Students from Sheffield University took part in an Apprentice-style project, designed to raise awareness of the real-life problem of organ donor shortage.
Second-year undergraduate students, from the university’s Biomedical Science department, applied their anatomical knowledge to tackling the issue of the shortage of registered organ donors in England.
The students were split into small teams and each given the task of creating an effective campaign, targeted at encouraging more young people to sign the organ donor register.
Project creator, Dr Lauren Buck, said: “The students were encouraged to consider factors such as sustainability, finance and potential collaborators within their campaign and were given total creative freedom.
“The amount of effort put in has been astounding and has shown incredible sensitivity and maturity to issues such as faith, ethnicity and communicating with young adults.
“We hope that by embedding enterprise education into the anatomy curriculum, students will gain new skills and an insight into how their subject-specific knowledge can be used to communicate with the public on important issues.”
The students benefitted from expert lectures on campaign planning, target audience profiling and the creation and maintainence of mutually beneficial partnerships.
The three most innovative and impressive groups, whose work included app storyboards, postcard scratch cards and collectible t-shirts, were chosen to present their work in an Apprentice-style final lecture attended by representatives of the NHS and a local marketing team.
Student Rebecca Jones said: “We were actively encouraged to ask questions, consider anatomy in a wider context and develop skills wholly necessary both during study and beyond. Dr. Buck’s project has provided students with a valuable opportunity to obtain and develop these skills.”
The project was a joint venture between the University, The Children’s Hospital Charity, and the city’s NHS Blood and Transplant centre.

+++

- [WORK TASK 1]
Answer these questions using the article:
(a) Which department were the students from?
(b) Who attended the final lecture?
(c) Which organizations ran the project as a joint venture?
- [WORK TASK 2]
Copy the article word for word from "The students benefitted" to "mutually beneficial partnerships.".

- [DATA PROVIDED]
+++

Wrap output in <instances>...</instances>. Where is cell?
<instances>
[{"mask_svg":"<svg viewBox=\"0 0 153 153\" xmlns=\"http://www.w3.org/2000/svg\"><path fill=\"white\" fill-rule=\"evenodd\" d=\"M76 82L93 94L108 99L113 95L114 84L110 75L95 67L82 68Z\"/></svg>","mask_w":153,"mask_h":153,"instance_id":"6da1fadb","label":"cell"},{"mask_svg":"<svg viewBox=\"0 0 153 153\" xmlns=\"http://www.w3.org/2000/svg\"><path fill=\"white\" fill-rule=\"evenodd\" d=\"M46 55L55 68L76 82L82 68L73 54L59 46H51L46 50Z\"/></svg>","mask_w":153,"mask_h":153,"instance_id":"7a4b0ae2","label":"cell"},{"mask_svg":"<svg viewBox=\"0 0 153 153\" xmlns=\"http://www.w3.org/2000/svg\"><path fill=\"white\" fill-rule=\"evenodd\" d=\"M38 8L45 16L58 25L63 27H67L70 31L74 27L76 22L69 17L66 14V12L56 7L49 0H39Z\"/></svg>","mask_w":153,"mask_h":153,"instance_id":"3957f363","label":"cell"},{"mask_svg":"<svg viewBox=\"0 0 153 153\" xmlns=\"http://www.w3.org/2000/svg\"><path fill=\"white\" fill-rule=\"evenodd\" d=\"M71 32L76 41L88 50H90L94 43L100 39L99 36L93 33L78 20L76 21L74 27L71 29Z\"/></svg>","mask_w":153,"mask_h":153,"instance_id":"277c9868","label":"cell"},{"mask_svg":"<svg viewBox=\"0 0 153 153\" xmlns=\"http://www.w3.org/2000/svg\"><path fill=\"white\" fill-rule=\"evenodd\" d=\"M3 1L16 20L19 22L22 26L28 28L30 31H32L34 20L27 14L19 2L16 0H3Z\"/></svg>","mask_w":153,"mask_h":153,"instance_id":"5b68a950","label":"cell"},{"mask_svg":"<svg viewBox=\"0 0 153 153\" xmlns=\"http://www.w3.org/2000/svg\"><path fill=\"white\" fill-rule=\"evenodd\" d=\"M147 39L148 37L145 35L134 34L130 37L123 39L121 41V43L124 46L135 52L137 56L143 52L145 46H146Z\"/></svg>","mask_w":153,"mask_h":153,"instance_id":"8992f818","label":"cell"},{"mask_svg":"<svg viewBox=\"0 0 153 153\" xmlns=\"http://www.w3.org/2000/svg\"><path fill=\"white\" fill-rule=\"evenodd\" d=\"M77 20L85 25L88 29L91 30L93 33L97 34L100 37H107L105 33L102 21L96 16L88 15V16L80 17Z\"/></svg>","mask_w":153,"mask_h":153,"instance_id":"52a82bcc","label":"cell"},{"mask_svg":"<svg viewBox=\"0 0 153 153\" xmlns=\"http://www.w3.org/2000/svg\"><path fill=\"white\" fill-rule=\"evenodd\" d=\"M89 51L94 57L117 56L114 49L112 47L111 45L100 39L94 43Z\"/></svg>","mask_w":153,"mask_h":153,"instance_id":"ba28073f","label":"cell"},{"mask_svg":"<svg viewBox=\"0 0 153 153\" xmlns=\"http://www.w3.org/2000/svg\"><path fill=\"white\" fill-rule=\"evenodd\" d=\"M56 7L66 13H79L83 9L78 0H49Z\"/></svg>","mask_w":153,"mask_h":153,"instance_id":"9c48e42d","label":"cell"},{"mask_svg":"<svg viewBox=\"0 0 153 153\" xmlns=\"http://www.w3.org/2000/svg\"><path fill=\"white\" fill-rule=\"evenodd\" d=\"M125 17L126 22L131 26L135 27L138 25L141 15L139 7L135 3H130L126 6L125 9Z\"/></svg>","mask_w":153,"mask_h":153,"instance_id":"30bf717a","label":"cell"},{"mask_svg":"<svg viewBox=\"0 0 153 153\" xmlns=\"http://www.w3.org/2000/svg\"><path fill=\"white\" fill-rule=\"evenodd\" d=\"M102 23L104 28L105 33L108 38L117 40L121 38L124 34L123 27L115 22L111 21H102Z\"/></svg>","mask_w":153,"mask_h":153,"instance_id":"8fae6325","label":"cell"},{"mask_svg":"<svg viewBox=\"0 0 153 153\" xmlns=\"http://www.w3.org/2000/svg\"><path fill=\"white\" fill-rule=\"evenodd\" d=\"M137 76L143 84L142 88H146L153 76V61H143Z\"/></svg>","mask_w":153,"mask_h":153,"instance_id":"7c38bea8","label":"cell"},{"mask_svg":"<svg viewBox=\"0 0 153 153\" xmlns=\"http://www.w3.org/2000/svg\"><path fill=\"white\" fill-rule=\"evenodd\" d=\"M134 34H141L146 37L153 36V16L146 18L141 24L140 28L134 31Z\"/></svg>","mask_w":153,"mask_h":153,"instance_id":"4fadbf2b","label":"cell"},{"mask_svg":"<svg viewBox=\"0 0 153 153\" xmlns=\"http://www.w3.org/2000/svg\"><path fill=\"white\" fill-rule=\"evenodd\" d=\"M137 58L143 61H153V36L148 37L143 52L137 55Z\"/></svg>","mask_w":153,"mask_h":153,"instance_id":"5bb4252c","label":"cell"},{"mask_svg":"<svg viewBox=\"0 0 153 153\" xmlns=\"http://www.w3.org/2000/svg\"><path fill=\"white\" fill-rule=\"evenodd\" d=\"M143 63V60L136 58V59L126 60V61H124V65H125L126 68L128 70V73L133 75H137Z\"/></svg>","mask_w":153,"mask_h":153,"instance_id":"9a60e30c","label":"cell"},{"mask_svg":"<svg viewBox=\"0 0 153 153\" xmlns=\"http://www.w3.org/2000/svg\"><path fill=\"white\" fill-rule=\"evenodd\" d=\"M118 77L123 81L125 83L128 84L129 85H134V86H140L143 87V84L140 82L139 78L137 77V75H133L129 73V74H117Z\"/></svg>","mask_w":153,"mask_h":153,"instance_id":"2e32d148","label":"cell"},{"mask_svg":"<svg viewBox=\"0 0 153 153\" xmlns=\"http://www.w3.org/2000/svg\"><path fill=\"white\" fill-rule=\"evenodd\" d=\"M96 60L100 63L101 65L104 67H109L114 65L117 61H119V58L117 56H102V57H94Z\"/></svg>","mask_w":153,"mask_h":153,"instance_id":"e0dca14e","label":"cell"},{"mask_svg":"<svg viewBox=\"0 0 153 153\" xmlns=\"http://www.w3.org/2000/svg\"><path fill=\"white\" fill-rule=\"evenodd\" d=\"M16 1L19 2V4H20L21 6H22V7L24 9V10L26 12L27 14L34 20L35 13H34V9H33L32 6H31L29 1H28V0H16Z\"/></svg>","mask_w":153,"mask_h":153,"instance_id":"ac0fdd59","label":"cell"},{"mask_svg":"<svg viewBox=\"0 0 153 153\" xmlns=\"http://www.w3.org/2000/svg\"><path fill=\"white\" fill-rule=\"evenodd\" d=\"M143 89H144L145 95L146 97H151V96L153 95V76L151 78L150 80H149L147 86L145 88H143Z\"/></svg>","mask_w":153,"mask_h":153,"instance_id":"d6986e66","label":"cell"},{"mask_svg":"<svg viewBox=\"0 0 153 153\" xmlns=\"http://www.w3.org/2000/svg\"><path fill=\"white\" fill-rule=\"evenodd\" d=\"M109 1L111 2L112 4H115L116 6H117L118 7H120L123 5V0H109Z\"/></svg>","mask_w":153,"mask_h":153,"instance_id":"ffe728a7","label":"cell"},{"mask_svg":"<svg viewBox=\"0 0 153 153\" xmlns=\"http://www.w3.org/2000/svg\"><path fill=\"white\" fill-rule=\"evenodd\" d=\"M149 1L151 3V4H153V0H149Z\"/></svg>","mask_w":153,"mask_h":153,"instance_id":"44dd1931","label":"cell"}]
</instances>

+++

- [YOUR RESPONSE 1]
(a) The university's Biomedical Science department.
(b) Representatives of the NHS and a local marketing team.
(c) The University, The Children's Hospital Charity, and the city's NHS Blood and Transplant centre.

- [YOUR RESPONSE 2]
The students benefitted from expert lectures on campaign planning, target audience profiling and the creation and maintainence of mutually beneficial partnerships.